I love what this project has done. Currently they're basically having to work around the architectural limits of the LLM in order to select salient memories, but it's still produced something very workable.
Language is acting as a common interpretation-interaction layer for both the world and agents' internal states. The meta-logic of how different language objects interact to cause things to happen (e.g. observations -> reflections) is hand-crafted by the researchers, while the LLM provides the corpus-based reasoning for how a reasonable English-writing human would compute the intermediate answers to the meta-logic's queries.
I'd love to see stochastic processes, random events (maybe even Banksian 'Outside Context Problems'), and shifted cultural bases be introduced in future work. (Apologies if any of these have been mentioned.) Examples:
(1) The simulation might actually expose agents to ideas when they consume books or media, potentially absorb those ideas if they align with their knowledge and biases, and then incorporate them into their views and actions (e.g. oppose Tom as mayor because the agent has developed anti-capitalist views and Tom has been an irresponsible business owner).
(2) In the real world, people occasionally encounter illnesses physical and mental, win lotteries, get into accidents. Maybe the beloved local cafe-bookstore is replaced by a national chain that hires a few local workers (which might necessitate an employment simulation subsystem). Or a warehouse burns down and it's revealed that an agent is involved in a criminal venture or conflict. These random processes would add a degree of dynamism to the simulation, which is more akin to the Truman Show currently.
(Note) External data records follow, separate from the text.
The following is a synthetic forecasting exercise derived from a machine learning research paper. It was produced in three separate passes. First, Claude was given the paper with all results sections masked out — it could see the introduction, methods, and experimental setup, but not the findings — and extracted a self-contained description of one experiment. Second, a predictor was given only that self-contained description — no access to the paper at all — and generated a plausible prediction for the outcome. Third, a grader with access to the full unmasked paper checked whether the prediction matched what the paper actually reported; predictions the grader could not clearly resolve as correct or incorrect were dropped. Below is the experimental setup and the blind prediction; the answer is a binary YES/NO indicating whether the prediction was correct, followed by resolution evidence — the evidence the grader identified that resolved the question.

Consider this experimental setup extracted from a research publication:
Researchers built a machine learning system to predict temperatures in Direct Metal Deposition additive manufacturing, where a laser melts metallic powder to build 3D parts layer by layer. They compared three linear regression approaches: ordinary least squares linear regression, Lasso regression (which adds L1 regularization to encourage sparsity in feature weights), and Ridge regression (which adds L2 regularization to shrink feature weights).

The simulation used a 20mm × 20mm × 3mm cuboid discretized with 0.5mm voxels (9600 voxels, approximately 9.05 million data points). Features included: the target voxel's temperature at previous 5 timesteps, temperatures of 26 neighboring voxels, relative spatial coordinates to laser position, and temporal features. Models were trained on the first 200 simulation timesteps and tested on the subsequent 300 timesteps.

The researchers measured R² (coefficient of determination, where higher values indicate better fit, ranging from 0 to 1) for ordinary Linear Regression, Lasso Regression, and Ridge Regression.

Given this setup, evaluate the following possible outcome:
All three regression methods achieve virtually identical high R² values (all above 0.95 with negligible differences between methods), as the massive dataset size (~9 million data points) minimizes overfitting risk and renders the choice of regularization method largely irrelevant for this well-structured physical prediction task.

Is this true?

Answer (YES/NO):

(3) Other cultural bases: currently, GPT generates English responses based on a typically 'online-Anglosphere-reasonable' mindset due to its training corpus. To simulate different societies, e.g. a fantasy-feudal one (like Game of Thrones as another commenter mentioned), a modified base for prompts would be needed. I wonder how hard it would be to implement (would fine-tuning be required?).
Feels like I need to look for collaborative projects working on this sort of simulation, because it's fascinated me ever since the days of Ultima VII simulating NPCs' responses and interactions with the world.
Said panel of evaluators found that AI agents pretending to be humans had more "believable" responses than humans pretending to be AI agents pretending to be humans. So that's... a result.